Budista light
O "ASSUNTO Deus" é complicado. Em jantares inteligentes, é mais fácil você confessar que faz sexo com dobermans, prova de que seu gosto ultrapassou formas sexuais conservadoras. Mas, se falar sobre Deus, há risco grave de que não te convidem mais. E aí nunca mais aquela cozinha vietnamita. Melhor se dizer um budista light.
Mas a mania que muito religioso tem de achar que tudo na vida se deve a Deus (ou similares) é um saco! Isso fala mais de sua preguiça e medo do que de Deus.
Entendo o bode dos ateus com essa gente. Para mim, essa conversa é semelhante ao papo de que você tem câncer porque não resolveu adequadamente seus conteúdos emocionais. Ora bolas, isso quer dizer que, se todo mundo um dia for feliz, ninguém vai ter câncer? Ou que, pior, além de ter câncer, você é um babaca responsável pelo câncer porque não fez terapia? Conheço gente que se diz ateia (e com isso se acha mais inteligente, como de costume) e acredita nessa baboseira de que o amor cura câncer.
Mas, desculpe-me, ateísmo é coisa banal. Quando eu tinha oito anos era ateu. O ateísmo é óbvio (por isso comecei a desconfiar dele), diante do lamentável estado da vida: somos uma raça abandonada (Horkheimer). Ateísmo não choca mais ninguém (pelo menos quem já leu uns três livros sérios na vida), porque ateus já são vendidos às dúzias em liquidações. E mais: ser ou não ateu não diz nada acerca de como a pessoa se comporta com os outros (ao contrário do que muitos ateus e não ateus pensam). Existem canalhas de ambos os lados do muro.
Deus, como se diz em filosofia, "é uma variável sem controle epistemológico", isto é, não se testa Deus em um laboratório.
Mas, antes, uma pequena heresia.
Mais chocante hoje é alguém confessar que não crê no aquecimento global, pelo menos na versão que aconteceu nesse espetacular concílio bizantino em Copenhague, reunindo toda a gente legal do mundo.

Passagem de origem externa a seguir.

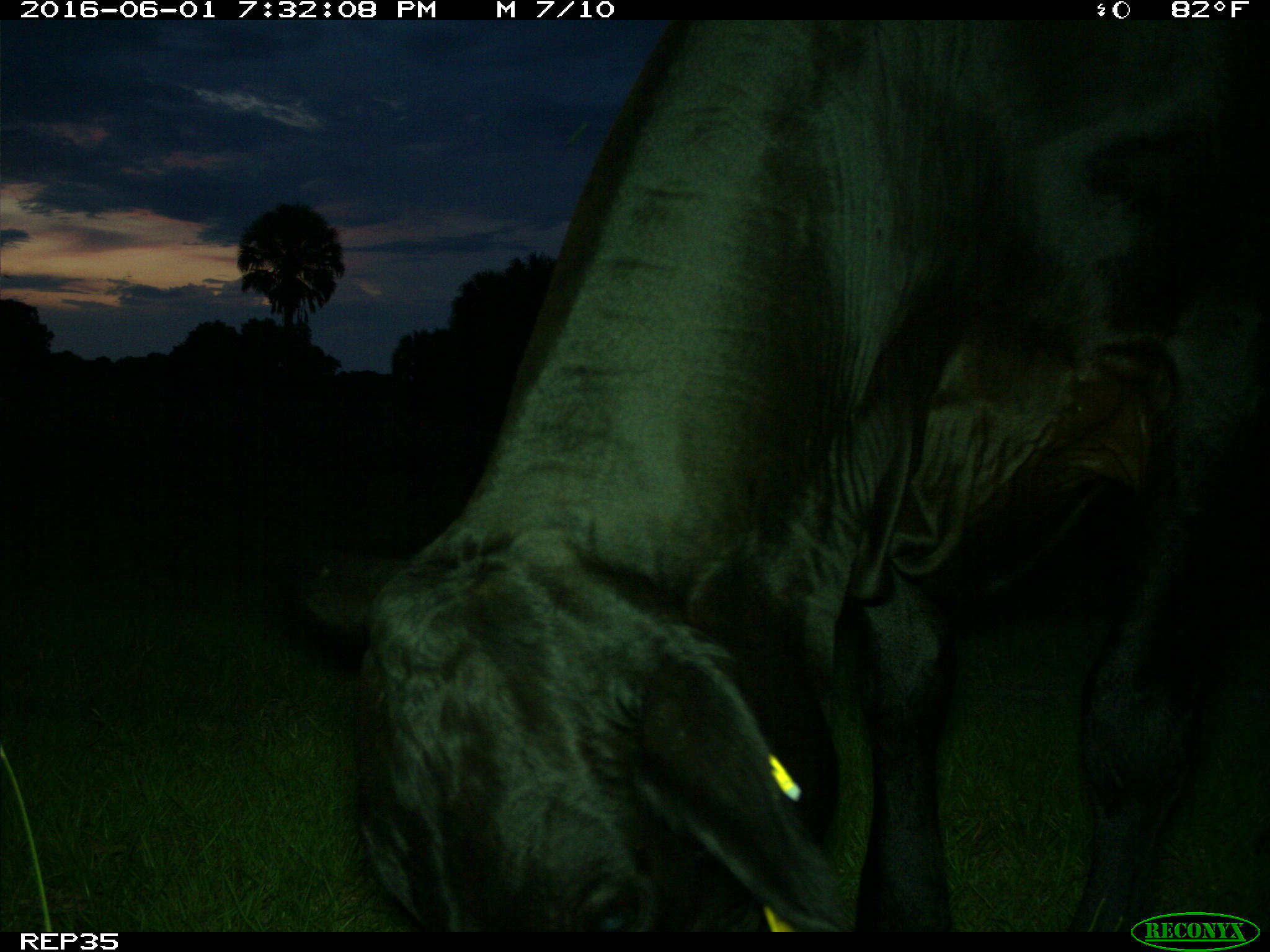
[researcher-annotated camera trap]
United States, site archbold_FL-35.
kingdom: Animalia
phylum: Chordata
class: Mammalia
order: Artiodactyla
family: Bovidae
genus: Bos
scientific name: Bos taurus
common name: domestic cow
Bos taurus (domestic cow).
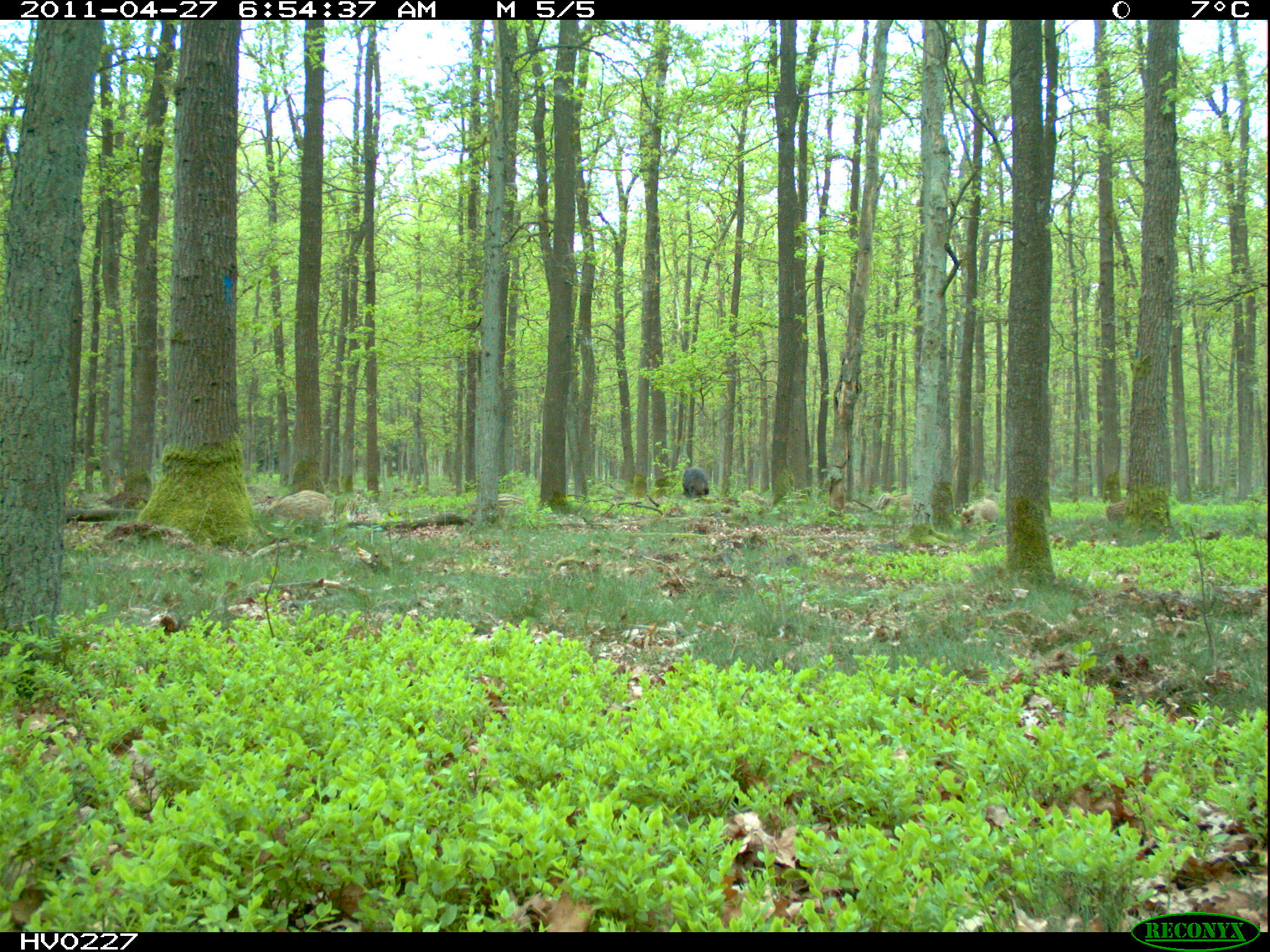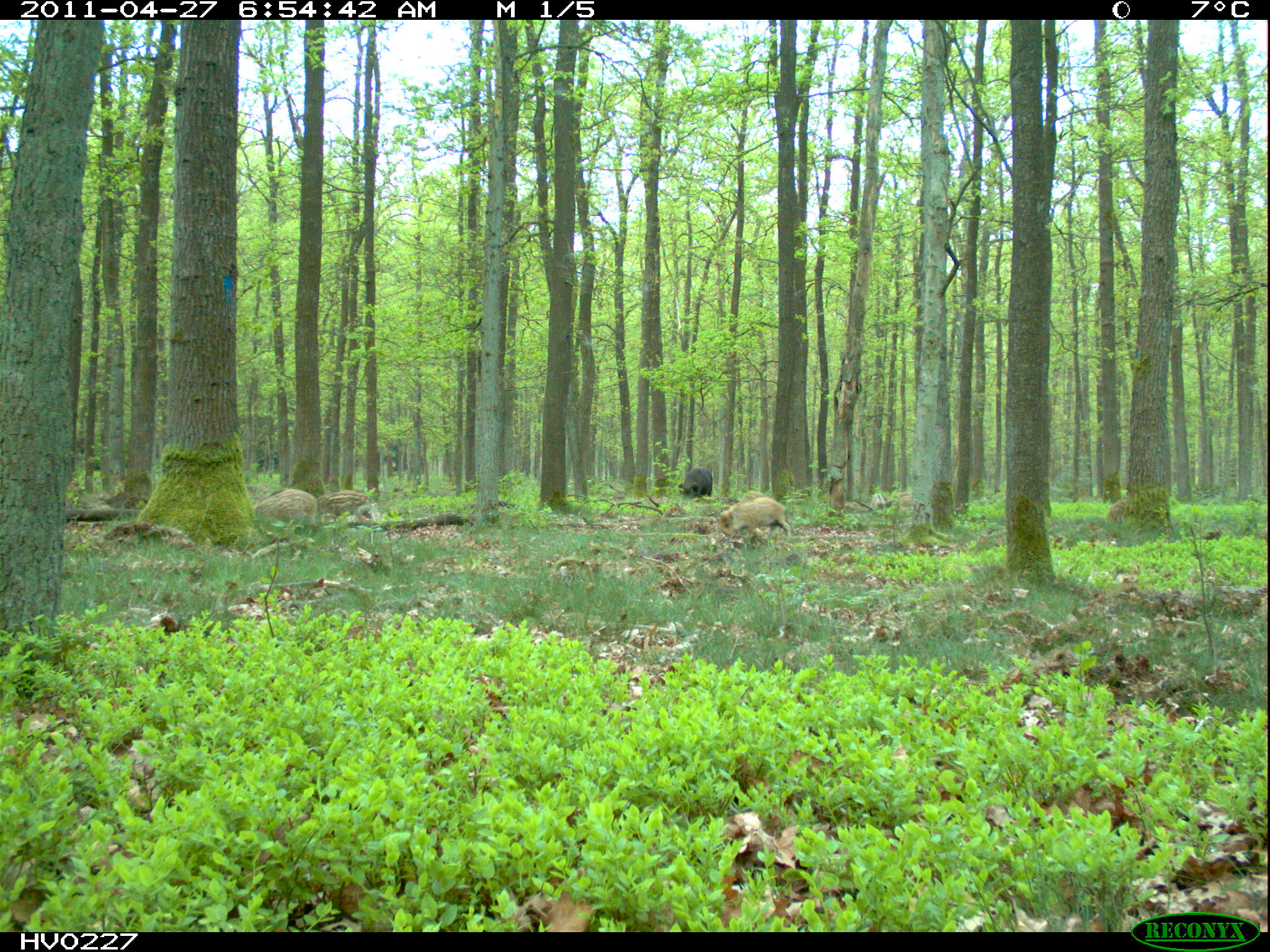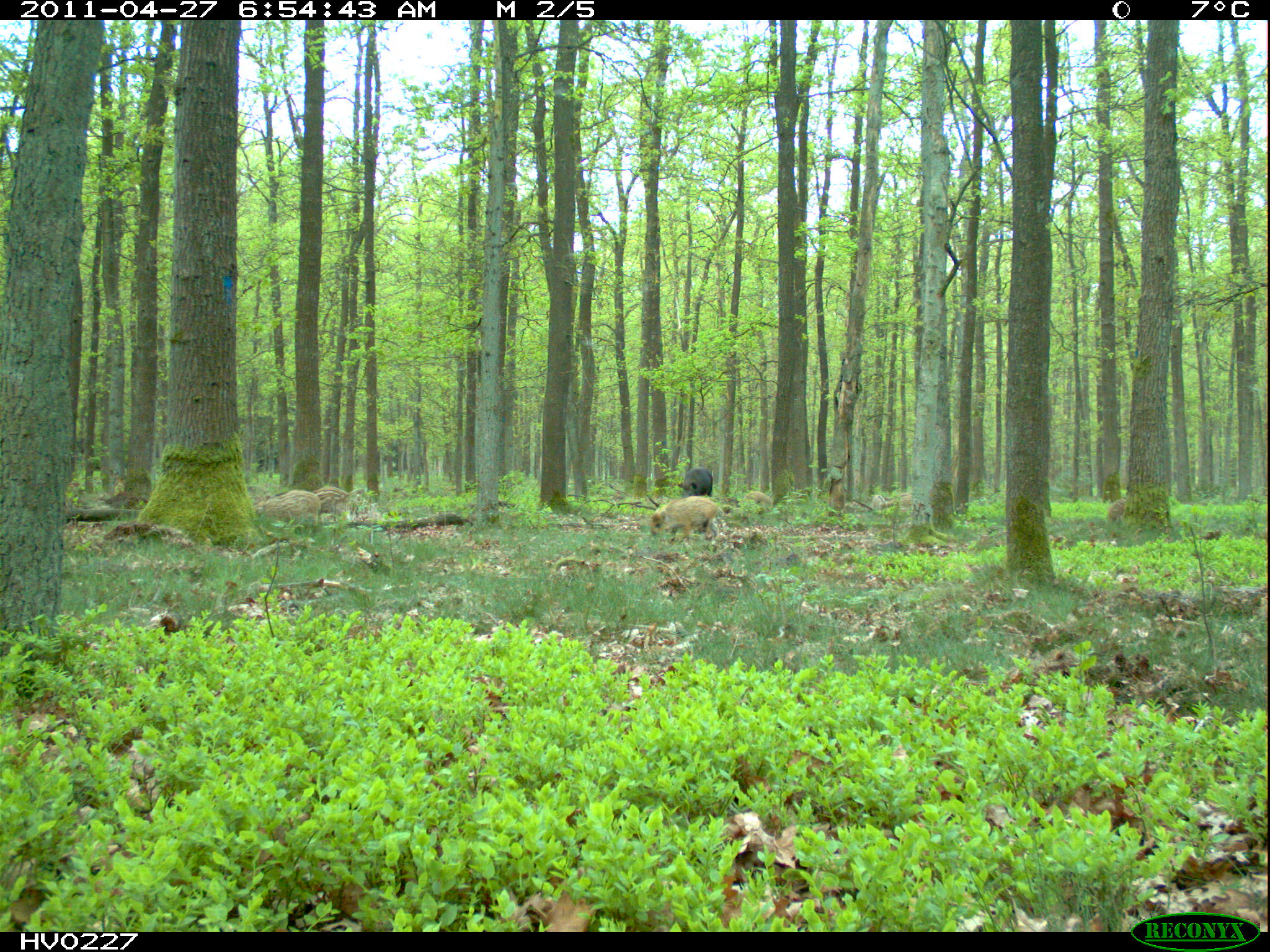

Confesso minha fraqueza: sou um herege, não acredito que meu pequeno carro aqueça o planeta, mas já estou pagando mais imposto por isso e tenho certeza de que outros virão. Acho essa história uma mistura de ego inflado (disputamos com o Sol para ver quem aquece mais?) e tédio (que tal salvar o planeta? A vida está tão chata na Dinamarca!). Meu cachorro anda triste? Deve ser o aquecimento global.
Sei que dizem que é fato científico, mas, para mim, que sou um medieval, só acredito na ciência quando vem no formato de resultados de exames do Fleury ou do Delboni, e não quando tem a ONU no meio e gente ganhando milhares de euros salvando o planeta.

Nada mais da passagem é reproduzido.